* _Required actions_:
• A. Reproduce word for word the part of the backup scheduling passage starting at "Ideally you don't" and ending at "manually change tapes.)".
• B. Write what comes next in the backup scheduling passage, picking up right after its final sentence.

In a large organization it may not be possible to perform a full backup on all systems on the same weekend.  A staggered schedule is needed, where (say) 1/4 of the severs get backed up on the first Sunday of the month, 1/4 the second Sunday, and so on.  Each server is still being backed up monthly but not all on the same day of the month. 

Ideally you don't want to have a single backup require more than one tape or whatever medium you're using.  Having to change tapes makes backup and recorery slower, and may make automatic backups impossible (if someone has to manually change tapes.)

Be aware that small changes to the schedule can result in dramatic changes in the amount of backup media needed.  For example suppose you have 4 GB to backup within this SLA: full backup every 4 weeks (28 days) and differential backups between.  Now assume the differential backup grows 5% per day for the first 20 days (80% has changed) and stays the same size thereafter.  Some math reveals that doing full backups each week (which still meets the SLA) will use a third the amount of tape of a 28 day cycle, in this case.

* _Dataset section_:
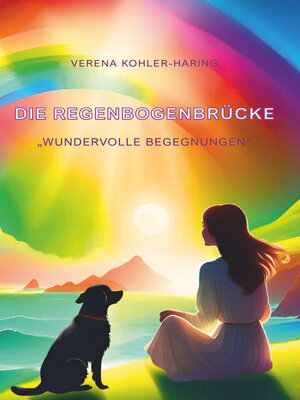 cover image of Die Regenbogenbrücke "Wundervolle Begegnungen"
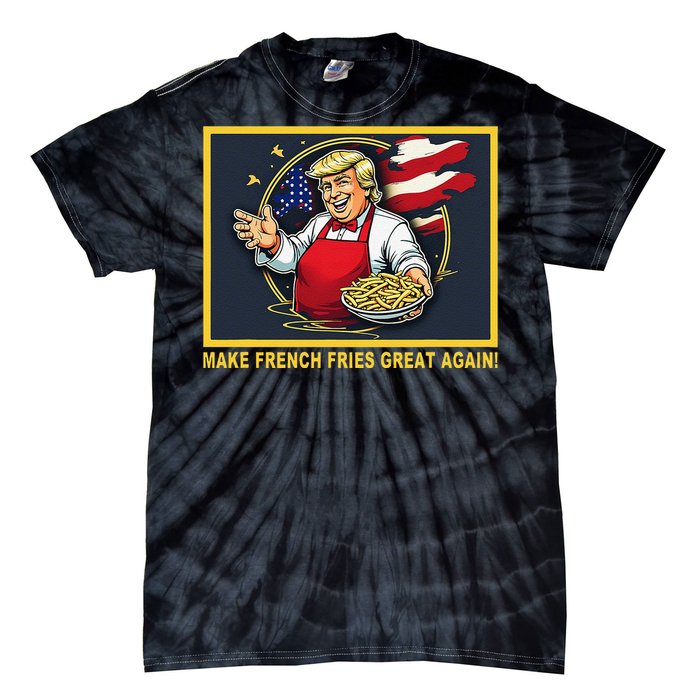 Trump Funny Make Fries Great Again Tie-Dye T-Shirt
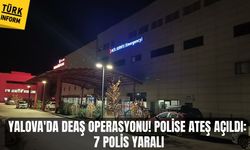 Yalova'da DEAŞ operasyonu! Polise ateş açıldı: 7 polis yaralı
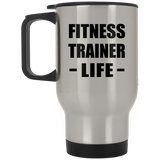Fitness Trainer Life - Silver Travel Mug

* _Expected responses_:
• A.
Ideally you don't want to have a single backup require more than one tape or whatever medium you're using.  Having to change tapes makes backup and recorery slower, and may make automatic backups impossible (if someone has to manually change tapes.)

• B.
Good schedules minimize backup and recovery times, minimize the amount of backup media required, and still meet the SLAs.  Such schedules require a lot of complex calculation to work out.  Modern backup software (such as Amanda) allows one to specify the SLA and will create a schedule automatically.  A dynamic schedule is adjusted automatically to optimize the backups, depending on how much data is actually copied for each backup.  Such software will simply inform the SA when to change the tapes in a jukebox.

On a busy (e.g., database) server downtime will be the most critical factor.  In such cases consider using LVM snapshots, which very quickly makes a read-only copy of some logical volume using very little extra disk space.  You can then backup the snapshot while the rest of the system remains up.

Another strategy is called disk-to-disk-to-tape, in which the data to be backed up is quickly copied to another disk and then written to the slower backup medium later.

Other Policies

Deciding what to backup is part of your policy too.  Are you responsible for backing up the servers only?  All partitions, some partitions, some directories, or just a few selected files?  The Boss' workstation?  All workstations?  (The users need to know!)  Network devices (e.g., routers and switches)?  It may be appropriate to use a different backup strategy for user workstations than for servers, for different servers, or even different partitions/directories/files of servers.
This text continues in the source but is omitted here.